Pattern mapper, (or in full name - Manchester Pattern Mapper), is a physical layer channel encoding/decoding technique to acquire extra channel gain.
Manchester encoding replace every binary bit for transmit into N symbols following set of pre-defined patterns.
For example,
1 -> 10
0 -> 01
With this pattern, a binary bit sequence :
0011 1001
will be encoded into:
0101 1010 1001 0110
And during receiving, the same pattern will be applied onto received bit stream and the original bit sequence will be decoded. In this way if one or more bits get corrupted Manchester mapper can recover these bits.

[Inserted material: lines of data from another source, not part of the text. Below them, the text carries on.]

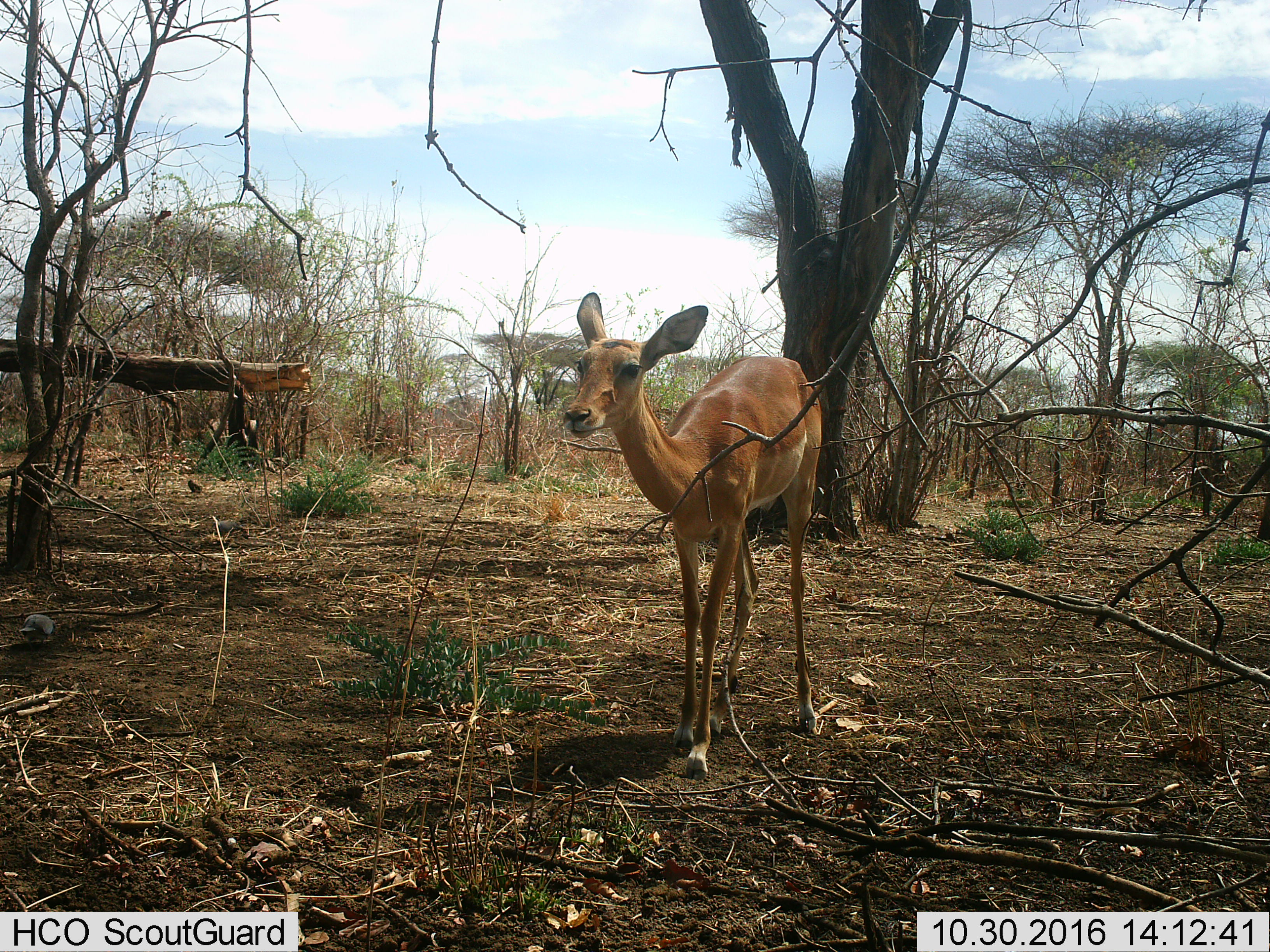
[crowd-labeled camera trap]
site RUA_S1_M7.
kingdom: Animalia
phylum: Chordata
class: Mammalia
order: Artiodactyla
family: Bovidae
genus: Aepyceros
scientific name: Aepyceros melampus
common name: impala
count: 1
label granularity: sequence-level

Example (still the above bit sequence):
Data_corrupted: 0101 1011 1001 0110
Decoded pattern: 0011 1001 (Note, that the decoded sequence is still correct)
It is then obvious that patterns with more symbols will be more robust to bit corruption. The number of symbol in each pattern is represented as S. in above example S=2, and we can also define patterns with S=8, which encode each bit into a 8-symbol pattern.
Usually with S=2 or S=8 encoding we can get a 5 ~ 8 dB gain in receiver sensitivity. However, the larger S, the more symbols one needs to be transferred over the link, which brings the down effect of lower overall data throughput.